Son of famed musician Roy Ayers explores his identity in a new memoir — despite his absent father
At 50, Nabil Ayers decided it was time to reflect. "It took me that long to process a lot of what happened in my life, both the good and bad," he says. The result is his new memoir, My Life in the Sunshine (out June 7).
The memoir charts the musician-turned-entrepreneur's life from childhood through his current role as president of indie music label Beggars Group. The child of a musician going into the music industry may not seem like a stretch, but Ayers never actually knew his father Roy, famous for his 1976 funk jazz classic "Everybody Loves the Sunshine," which has been sampled by everyone from Mary J. Blige to Tony Yayo. (Roy and Ayers' mother Louise mutually agreed that she would raise Nabil alone.) Ayers got information about his early years and family history from his mom, who surprised him with her vivid recollection. "Maybe that's another reason it took me so long to write this because I've never asked these questions, and that was a fascinating process to get answers from my mother," says Ayers, who has only met his father a handful of times.
My Life in the Sunshine is also an entertaining journey through the eras of music that punctuate Ayers' life. "Through the book, and my life, you see music evolving and my tastes evolving over the decades," he says. That includes Ayers seeing Kiss for the first time live at 7-years-old, which he calls a "life changing experience" in the book. "That was a huge pivot. I've been a rock guy ever since," he says.
Ayer shares the books and music that inspired him during the writing of his memoir and beyond.
ENTERTAINMENT WEEKLY: What book inspires you as a writer?
NABIL AYERS: There's a book called The Art of Memoir by Mary Karr. It's not totally a how-to book, but it served as one for me. There's one particular line where she says something about whenever you write about someone you should write from a place of love and I was really thinking about that when I was writing, even about people who I had a negative experience with.
What artist did you listen to while writing?
I listened to so much Kraftwerk while writing this book. We used to listen to them while playing Monopoly when I was a kid. To me, Monopoly was this brainy and focused game, so listening to them during the games turned into me listening to them during high school, college and eventually writing. It was my focus music.

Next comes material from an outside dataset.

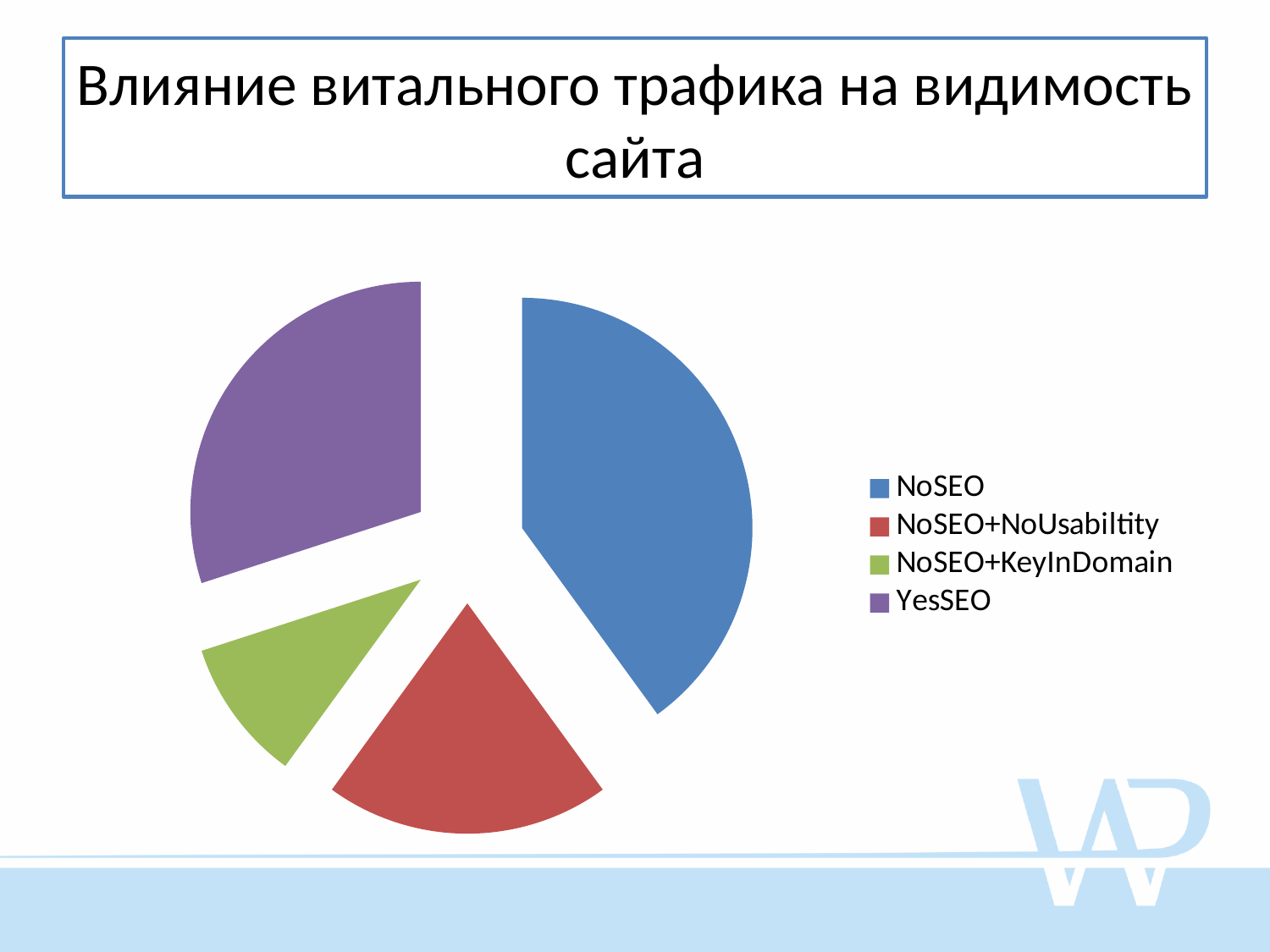
Which slice is larger, NoSEO or NoSEO+NoUsabiltity? NoSEO Which category has the smallest slice in the pie chart? NoSEO+KeyInDomain Which slice is larger, NoSEO+NoUsabiltity or NoSEO+KeyInDomain? NoSEO+NoUsabiltity How many entries does the legend of the pie chart list? 4 What is the title of the slide containing the pie chart? Влияние витального трафика на видимость сайта How many slices does the pie chart have? 4 What kind of chart is shown on the slide? pie chart What colour is the YesSEO slice in the pie chart? purple Which slice is larger, YesSEO or NoSEO+NoUsabiltity? YesSEO Which category has the largest slice in the pie chart? NoSEO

If you added one more chapter to your book, what album would you title it?
"Cult of Personality" by Living Colour. They were a Black rock band and were important to me because I was a Black kid who wanted to be in rock bands, but I didn't see myself in videos or albums. I saw Living Colour when I was in high school in Salt Lake City and it was these four Black guys playing rock music on stage and it was inspiring.
Recently I've become friends with the guitarist Vernon Reid, who is a well known guitarist before and after Living Colour. I've had these amazing conversations with him. He remembers that time so very specifically and has a lot to say about how scared they were going to Salt Lake City.
Is there an underrated musician you keep in your rotation?
There's an 80s band called Missing Persons who had a couple of MTV hits and were written off as a silly California new wave band. They were actually incredible musicians who came from Frank Zappa's band and were doing interesting, forward-thinking stuff with their music that for some reason didn't get to a lot of people who would have appreciated it.
Who is a Black writer whose work excites you?
There's this book called Oreo by Fran Ross that I discovered. It was a republished book from the 70s that was re-released a couple years ago. I absolutely loved it. It's fiction, but it's about a racially mixed kid who goes in search of her father as a teenager. She takes the bus to New York on her own and has some scary, some funny adventures.
What do you love about writing?
Being able to take myself back to a certain time or place. Some parts of this book were really fun and had me laughing out loud. I was having so much fun remembering things and texting friends that were there. On the opposite end, some of it actually made my body feel as bad as it felt when something was happening in real life. Either way, it's a powerful thing to be able to do that to yourself and I didn't realize that until I got deep into this book, and I love it.
What artist do you listen to when you need a break?
A lot of Björk. It always makes me feel good and maybe ignites a certain part of my brain where it's weird and creative.
What are you reading right now?
Energy Never Dies by Ayana Contreras. The subtitle is Afro-Optimism and Creativity in Chicago. I'm not done with it, but I'm in. It's just this beautifully written history of Black music and culture in Chicago, some of the stuff from the 60s and 70s. It connects artists I know well with artists I've never heard of.
Who is a musician from the past whose story deserves to be told?
This is an interesting one and a risky one, but it's what I'm thinking right now: My father, Roy Ayers. A lot of it is because I don't know that much about his story and I would like to know more. What little I do know is very interesting and it's not really out there.